LAWS(MAD)-1994-12-27

T SINGARAVELU Vs. STATE OF TAMIL NADU

Decided On December 12, 1994
T Singaravelu Appellant
V/S
STATE OF TAMIL NADU Respondents

JUDGEMENT

(1.) THESE revisions filed by the assessee relate to the assessment years 1981 -82 and 1982 -83. The petitioner Mr. T. Singaravelu is a dealer in tread rubber. For the assessment year 1981 -82, the taxable turnover was determined at Rs. 2, 51, 280 and Rs. 4, 671 respectively by the Assistant Commercial Tax Officer in his order dated July 26, 1982. The assessment was made on the basis of the records secured during the inspection of the place of business of the assessee. The Enforcement Wing, on October 13, 1982, made inspection and reassessment was made on an escaped turnover of Rs. 3, 11, 134 and levied tax of 9 per cent on this entire escaped turnover. Penalty was levied at Rs. 42, 003 calculating at 50 per cent of the tax due on the escaped turnover. Aggrieved, the assessee filed an appeal before the Appellate Assistant Commissioner. The Appellate Assistant Commissioner confirmed the order passed by the assessing officer. The assessee filed a further appeal before the Appellate Tribunal. The Appellate Tribunal determined the escaped turnover as Rs. 1, 55, 567 taxable at 9 per cent. Penalty was fixed at Rs. 7, 000 calculating at 50 per cent of the tax due on the actual suppression sustained by the Tribunal.
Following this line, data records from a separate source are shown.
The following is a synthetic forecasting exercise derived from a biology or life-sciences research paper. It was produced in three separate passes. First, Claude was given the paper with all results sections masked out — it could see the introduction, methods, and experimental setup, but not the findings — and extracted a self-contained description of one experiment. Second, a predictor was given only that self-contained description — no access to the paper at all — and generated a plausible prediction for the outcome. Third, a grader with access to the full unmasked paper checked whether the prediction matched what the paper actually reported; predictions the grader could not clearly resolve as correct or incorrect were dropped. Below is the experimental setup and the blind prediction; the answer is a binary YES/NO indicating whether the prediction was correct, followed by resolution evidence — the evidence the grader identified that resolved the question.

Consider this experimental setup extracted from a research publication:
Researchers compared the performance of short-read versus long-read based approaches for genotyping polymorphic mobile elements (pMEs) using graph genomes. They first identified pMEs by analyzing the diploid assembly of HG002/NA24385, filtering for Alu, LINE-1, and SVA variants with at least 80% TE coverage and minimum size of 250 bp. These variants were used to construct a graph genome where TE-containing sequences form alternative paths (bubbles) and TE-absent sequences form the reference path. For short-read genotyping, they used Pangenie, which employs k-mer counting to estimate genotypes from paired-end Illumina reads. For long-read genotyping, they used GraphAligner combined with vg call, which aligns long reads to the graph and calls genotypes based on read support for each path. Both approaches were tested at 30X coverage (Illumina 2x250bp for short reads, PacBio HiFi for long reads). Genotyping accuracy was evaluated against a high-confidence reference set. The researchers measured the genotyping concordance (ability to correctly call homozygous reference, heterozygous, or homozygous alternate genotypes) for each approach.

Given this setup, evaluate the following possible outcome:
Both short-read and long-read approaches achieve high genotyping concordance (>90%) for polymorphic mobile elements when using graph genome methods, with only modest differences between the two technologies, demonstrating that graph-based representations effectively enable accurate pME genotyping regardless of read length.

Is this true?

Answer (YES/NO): YES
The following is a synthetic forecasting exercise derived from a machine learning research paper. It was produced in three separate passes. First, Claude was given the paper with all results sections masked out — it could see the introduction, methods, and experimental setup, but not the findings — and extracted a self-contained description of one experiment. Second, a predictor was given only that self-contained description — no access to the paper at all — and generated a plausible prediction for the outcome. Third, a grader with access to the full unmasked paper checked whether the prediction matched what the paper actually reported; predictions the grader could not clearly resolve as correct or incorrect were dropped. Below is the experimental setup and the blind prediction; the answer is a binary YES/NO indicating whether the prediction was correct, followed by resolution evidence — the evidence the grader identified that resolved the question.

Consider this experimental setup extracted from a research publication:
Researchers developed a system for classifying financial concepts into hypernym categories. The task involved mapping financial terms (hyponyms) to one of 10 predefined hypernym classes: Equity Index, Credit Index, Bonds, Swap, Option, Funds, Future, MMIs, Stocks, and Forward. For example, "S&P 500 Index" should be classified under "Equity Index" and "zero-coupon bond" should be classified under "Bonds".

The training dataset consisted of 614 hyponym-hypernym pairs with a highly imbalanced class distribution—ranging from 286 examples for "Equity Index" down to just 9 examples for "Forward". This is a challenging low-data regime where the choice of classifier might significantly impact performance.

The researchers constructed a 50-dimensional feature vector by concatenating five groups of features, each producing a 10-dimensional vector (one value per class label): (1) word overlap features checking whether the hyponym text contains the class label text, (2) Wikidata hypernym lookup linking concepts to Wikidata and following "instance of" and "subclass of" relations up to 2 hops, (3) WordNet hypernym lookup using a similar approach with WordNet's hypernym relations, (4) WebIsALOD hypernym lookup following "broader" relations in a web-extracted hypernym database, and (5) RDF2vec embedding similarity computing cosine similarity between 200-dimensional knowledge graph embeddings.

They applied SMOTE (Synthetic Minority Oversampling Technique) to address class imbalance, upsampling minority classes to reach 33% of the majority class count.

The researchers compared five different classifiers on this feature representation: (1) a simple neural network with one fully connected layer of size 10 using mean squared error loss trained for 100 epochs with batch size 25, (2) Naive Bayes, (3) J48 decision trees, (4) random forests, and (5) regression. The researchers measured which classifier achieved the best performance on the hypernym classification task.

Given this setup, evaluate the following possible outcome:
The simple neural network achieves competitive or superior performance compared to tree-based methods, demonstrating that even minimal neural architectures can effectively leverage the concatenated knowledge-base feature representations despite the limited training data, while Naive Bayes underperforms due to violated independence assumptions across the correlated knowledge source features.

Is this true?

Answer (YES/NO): NO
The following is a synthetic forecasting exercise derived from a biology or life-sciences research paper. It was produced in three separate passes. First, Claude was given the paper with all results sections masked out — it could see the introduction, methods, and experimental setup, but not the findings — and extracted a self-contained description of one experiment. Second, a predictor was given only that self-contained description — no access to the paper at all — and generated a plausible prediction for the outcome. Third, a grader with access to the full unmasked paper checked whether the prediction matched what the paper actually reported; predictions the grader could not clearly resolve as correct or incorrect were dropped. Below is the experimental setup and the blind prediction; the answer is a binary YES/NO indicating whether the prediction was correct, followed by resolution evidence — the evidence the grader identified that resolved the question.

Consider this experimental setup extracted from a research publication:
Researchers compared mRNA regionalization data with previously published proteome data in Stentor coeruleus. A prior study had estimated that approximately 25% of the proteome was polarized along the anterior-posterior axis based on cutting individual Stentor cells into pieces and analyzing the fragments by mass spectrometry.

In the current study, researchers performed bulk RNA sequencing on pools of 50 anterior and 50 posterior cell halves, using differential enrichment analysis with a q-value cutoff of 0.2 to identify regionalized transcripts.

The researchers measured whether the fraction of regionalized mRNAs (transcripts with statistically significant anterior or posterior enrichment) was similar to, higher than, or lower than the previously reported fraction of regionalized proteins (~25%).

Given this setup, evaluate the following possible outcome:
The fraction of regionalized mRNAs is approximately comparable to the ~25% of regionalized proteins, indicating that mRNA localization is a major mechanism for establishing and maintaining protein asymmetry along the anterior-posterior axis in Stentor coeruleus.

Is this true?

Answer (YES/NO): NO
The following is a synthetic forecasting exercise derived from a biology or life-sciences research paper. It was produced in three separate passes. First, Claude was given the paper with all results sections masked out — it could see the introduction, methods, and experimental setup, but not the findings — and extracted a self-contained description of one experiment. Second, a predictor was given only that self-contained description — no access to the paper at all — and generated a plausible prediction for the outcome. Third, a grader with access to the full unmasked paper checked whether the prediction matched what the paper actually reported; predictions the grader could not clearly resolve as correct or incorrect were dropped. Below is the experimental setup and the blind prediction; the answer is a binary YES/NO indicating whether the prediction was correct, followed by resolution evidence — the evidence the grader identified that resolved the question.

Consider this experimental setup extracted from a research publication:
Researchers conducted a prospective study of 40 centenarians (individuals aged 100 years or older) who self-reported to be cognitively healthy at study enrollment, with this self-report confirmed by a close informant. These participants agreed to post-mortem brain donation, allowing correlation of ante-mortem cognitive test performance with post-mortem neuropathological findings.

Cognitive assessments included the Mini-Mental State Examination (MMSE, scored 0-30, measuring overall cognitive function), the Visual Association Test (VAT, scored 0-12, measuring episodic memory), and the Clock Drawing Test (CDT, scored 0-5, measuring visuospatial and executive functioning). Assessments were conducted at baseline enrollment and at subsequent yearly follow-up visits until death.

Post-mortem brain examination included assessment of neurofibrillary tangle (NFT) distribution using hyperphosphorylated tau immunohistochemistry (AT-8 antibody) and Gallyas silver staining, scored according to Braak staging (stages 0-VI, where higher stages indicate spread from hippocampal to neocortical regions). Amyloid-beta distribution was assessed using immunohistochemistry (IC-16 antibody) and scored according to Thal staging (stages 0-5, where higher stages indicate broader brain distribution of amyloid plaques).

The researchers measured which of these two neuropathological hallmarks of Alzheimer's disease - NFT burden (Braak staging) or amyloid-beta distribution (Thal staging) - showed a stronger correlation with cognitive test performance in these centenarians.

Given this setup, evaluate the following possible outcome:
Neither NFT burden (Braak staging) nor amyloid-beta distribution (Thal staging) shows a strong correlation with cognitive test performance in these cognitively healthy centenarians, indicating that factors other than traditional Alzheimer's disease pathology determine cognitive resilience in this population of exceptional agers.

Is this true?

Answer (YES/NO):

(2.) FOR the assessment year 1982 -83, the assessee returned a total and taxable turnover of Rs. 1, 49, 039.95 and Rs. 174 respectively. Basing on the records secured on inspection of the place of business of the assessee, the assessing officer determined the total and taxable turnover at Rs. 12, 11, 967 and Rs. 10, 63, 107 respectively. The assessing officer also levied penalty of Rs. 1, 13, 062 under section12(3) of the Tamil Nadu General Sales Tax Act. Aggrieved, the assessee filed an appeal before the Appellate Assistant Commissioner in respect of the assessment made by the assessing officer as well as the penalty levied by him. However, the Appellate Assistant Commissioner confirmed the order passed by the assessing officer on both these aspects. Thereafter, the assessee filed an appeal before the Appellate Tribunal. The Appellate Tribunal determined the taxable suppression turnover as Rs. 8, 37, 502. The penalty was fixed at 50 per cent of the tax due on the actual suppression of Rs. 8, 37, 502. The penalty was therefore reduced and was re -fixed at Rs. 37, 687.

(3.) LEARNED counsel appearing for the assessee submitted that the Tribunal assumed suppression with reference to the brought forward entries available with the records secured and all such brought forward entries do not commence from April 1, 1982 but on various dates from April 1, 1982. According to the learned counsel for the assessee, since there is no positive evidence to establish that there was actual suppression, levy of penalty under section12(3) of the Act is not sustainable. In the alternative, he has submitted that the quantum of penalty is excessive. On the other hand, the learned Additional Government Pleader for Taxes, while supporting the order passed by the Tribunal in respect of both the assessment years under consideration submitted that since the assessee suppressed the sales turnover, the department is correct in estimating the sales turnover and levying penalty under section12(3) of the Act. The sales turnover was determined on the basis of the materials recovered during inspection of the Enforcement Wing. The assessee has not produced any account books to controvert the estimate made by the assessing authority. It was submitted that in the absence of any plausible evidence on the side of the assessee, it is not possible to contend that the estimate made by the assessing authority and confirmed by the Tribunal, was incorrect. So also, it was submitted that inasmuch as the assessee suppressed the turnover, penalty is exigible in both the assessment orders under consideration.